Picture Postcards from the Great War

The story behind a Great War postcard - Tony Allen

(3) The Flechette

Perhaps the following card and the description of the picture thereon may give some insight as to why some British soldiers at Mons believed Arthur Machen’s tale The Bowmen to be fact.  E. Le Deley, Paris, published the card, which was printed in black and white. The captions are in French and English. The English version reads, "AERIAL WAR – A shower of arrows, Gunners of a German battery decimated by our aeros."


cavalry decimated by flechettes
image of a flechette

French aviators dropped the arrows or Flechettes which when released on an unsuspecting soldier could piece his body from head to foot. What did a flechette look like? Well, a photograph appeared in The War Illustrated on 23rd January 1915, with a description of one.

"They are pieces of steel rod about six inches long, sharpened at one end like a pencil, and with the four and a half inches or so at the other end machined out so that the whole thing has the section of a cross...which is, of course, very much lighter than the front end, and so acts just as a feather of an arrow."

The steel arrows were packed in boxes of 500 and placed over a hole in the floor of the aircraft. When over the target the flechettes were released in a stream, simply by pulling a string! When they hit the ground, the arrows covered an area of about fifty yards by ten yards.

In 1915, Mr. C. G. Grey the editor of The Aeroplane commented, "A friend of mine was at the military aerodrome at St. Cyr some little time ago, when some of these arrows were being tested, with an unfortunate cow as the enemy, about three arrows struck the cow, and went clean through her into the ground, after which the cow died quite suddenly.’

According to The War Illustrated, the Royal Flying Corps refused to use flechettes against the Germans because, "Our aviators think arrow-dropping dirty work…because the enemy cannot hear the things coming, and because they make such nasty wounds. Also it was not possible to drop them with sufficient accuracy." The paper then conceded, "nevertheless against cavalry or infantry in any thing like close formation they certainly are effective, as the French have proved."

The editor of The Aeroplane also told his readers about a "German surgical paper", which had devoted a long article about the effect of the flechette on troops. The report said. "If one hits a man on the head it will go straight through his helmet into his brain." However, just as fatal was a hit on the shoulder by one of the steel arrows. The report continued, "it will probably glance off the shoulder blade and go straight through the lungs, and get mixed up with other parts of the anatomy."

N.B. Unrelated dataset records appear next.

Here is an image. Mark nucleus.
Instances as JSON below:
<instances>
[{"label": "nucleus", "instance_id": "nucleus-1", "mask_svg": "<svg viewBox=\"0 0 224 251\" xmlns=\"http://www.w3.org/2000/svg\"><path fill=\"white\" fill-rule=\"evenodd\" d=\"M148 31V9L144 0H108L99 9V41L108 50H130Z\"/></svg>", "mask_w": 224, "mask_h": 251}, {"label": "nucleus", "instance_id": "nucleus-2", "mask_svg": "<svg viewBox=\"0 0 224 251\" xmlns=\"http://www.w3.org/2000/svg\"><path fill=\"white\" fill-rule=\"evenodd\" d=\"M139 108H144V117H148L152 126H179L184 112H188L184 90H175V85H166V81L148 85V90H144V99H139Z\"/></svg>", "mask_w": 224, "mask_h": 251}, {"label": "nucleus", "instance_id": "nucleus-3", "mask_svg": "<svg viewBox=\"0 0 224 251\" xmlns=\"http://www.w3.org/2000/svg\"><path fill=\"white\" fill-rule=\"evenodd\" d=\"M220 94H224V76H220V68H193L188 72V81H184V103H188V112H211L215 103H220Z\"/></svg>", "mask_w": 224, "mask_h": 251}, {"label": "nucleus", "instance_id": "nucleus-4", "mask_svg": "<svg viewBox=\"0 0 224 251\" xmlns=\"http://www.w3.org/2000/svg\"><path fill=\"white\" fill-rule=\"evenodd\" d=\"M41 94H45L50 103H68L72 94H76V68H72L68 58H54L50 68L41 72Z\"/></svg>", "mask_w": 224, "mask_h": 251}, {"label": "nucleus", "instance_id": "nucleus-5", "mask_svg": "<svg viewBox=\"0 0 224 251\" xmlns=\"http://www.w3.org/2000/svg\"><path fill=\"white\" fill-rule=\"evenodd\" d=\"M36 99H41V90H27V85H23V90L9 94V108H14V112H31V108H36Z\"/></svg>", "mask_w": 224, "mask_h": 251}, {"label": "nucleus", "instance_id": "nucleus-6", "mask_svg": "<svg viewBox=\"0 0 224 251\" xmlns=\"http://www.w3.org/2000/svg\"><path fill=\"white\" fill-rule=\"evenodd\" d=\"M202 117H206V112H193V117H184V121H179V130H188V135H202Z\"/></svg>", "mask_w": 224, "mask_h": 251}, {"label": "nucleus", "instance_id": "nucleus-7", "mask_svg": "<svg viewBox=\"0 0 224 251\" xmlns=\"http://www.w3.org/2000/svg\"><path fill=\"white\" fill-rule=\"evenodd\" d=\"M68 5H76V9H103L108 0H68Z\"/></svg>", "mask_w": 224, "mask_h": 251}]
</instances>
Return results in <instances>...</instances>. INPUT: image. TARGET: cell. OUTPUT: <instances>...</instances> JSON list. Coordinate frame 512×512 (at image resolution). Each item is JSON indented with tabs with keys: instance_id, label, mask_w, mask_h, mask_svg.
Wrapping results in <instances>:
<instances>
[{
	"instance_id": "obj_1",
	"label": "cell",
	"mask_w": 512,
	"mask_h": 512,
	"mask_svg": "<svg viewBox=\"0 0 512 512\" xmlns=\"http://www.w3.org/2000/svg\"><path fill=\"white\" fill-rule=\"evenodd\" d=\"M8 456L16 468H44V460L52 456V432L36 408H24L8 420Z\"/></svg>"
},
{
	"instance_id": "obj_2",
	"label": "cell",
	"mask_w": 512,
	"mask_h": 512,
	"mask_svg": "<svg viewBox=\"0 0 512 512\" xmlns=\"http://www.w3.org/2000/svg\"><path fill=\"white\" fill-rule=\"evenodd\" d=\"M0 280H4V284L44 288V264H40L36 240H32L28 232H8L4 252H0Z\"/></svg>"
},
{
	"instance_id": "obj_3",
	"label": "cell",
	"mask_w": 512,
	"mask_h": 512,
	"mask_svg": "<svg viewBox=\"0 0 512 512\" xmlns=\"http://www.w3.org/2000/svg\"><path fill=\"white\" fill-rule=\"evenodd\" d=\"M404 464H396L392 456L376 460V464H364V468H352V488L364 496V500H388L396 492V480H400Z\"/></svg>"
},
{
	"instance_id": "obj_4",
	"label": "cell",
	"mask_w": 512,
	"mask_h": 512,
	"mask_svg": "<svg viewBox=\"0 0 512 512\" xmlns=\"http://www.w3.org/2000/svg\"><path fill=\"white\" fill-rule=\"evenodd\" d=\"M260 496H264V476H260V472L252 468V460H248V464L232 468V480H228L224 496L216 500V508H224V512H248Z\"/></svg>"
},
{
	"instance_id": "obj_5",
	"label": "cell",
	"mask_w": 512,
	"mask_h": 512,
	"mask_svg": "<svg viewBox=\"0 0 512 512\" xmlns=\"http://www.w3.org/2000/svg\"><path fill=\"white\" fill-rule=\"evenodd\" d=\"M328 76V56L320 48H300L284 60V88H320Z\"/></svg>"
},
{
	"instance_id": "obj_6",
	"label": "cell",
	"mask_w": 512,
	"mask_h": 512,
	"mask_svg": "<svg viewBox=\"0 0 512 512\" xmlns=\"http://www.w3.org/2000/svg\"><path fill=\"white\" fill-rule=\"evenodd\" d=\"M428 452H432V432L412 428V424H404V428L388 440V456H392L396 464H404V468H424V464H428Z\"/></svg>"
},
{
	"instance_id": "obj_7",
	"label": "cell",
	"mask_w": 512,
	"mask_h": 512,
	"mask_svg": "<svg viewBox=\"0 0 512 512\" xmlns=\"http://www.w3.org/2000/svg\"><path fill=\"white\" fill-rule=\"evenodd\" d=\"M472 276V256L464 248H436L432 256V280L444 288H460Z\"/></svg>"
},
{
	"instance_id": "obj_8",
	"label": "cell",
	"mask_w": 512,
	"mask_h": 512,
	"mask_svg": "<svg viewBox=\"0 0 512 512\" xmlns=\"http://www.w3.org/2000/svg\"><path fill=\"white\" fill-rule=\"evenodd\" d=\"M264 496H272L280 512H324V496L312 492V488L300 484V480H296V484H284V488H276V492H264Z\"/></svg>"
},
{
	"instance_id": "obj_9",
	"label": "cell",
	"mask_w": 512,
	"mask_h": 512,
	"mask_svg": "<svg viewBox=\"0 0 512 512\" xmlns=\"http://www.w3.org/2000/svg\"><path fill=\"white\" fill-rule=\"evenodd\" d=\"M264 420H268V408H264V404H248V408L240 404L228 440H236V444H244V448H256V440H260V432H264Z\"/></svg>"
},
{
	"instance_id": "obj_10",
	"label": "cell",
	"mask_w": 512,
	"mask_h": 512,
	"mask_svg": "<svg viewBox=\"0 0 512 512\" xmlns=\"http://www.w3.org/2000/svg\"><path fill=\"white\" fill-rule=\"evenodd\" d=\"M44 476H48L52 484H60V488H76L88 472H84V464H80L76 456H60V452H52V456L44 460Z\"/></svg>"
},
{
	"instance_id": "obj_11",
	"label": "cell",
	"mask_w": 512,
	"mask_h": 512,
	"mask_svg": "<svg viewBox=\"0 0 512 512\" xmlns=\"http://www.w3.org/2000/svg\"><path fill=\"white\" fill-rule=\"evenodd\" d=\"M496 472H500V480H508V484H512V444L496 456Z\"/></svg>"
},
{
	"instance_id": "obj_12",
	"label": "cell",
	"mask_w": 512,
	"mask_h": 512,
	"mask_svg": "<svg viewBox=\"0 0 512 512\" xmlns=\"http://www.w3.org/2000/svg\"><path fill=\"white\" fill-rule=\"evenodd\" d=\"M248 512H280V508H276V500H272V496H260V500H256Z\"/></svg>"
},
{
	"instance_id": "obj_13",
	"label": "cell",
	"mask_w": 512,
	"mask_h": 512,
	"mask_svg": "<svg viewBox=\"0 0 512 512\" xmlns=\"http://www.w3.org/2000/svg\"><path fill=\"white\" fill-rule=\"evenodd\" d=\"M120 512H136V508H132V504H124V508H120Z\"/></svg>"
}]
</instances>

One German soldier, who had been on the receiving end of a steel arrow attack said, "that if there was any arrow-dropping going on it was actually safer to be flat on the ground, because although one covers a greater area the area the arrow which does hit home will have less chance of going through several organs."

In early 1915, Mr Grey said that in view of the uncertainly of hitting a man with the much larger missile, the bomb, it was hardly likely that the flechette will prove a weapon of "any serious consequence in the war." As the conflict progressed, little more was heard of the flechette. However, its use was recorded on a postcard by an artist’s impression. 

Did the French drop flechettes on German troops in August 1914? There were reports that during the retreat from Mons British soldiers had seen "dead Prussians wounded by arrows…on the battlefield." If the stories were believed, they would certainly have added credence to Machen’s tale of The Bowmen and the subsequent story of The Angels of Mons.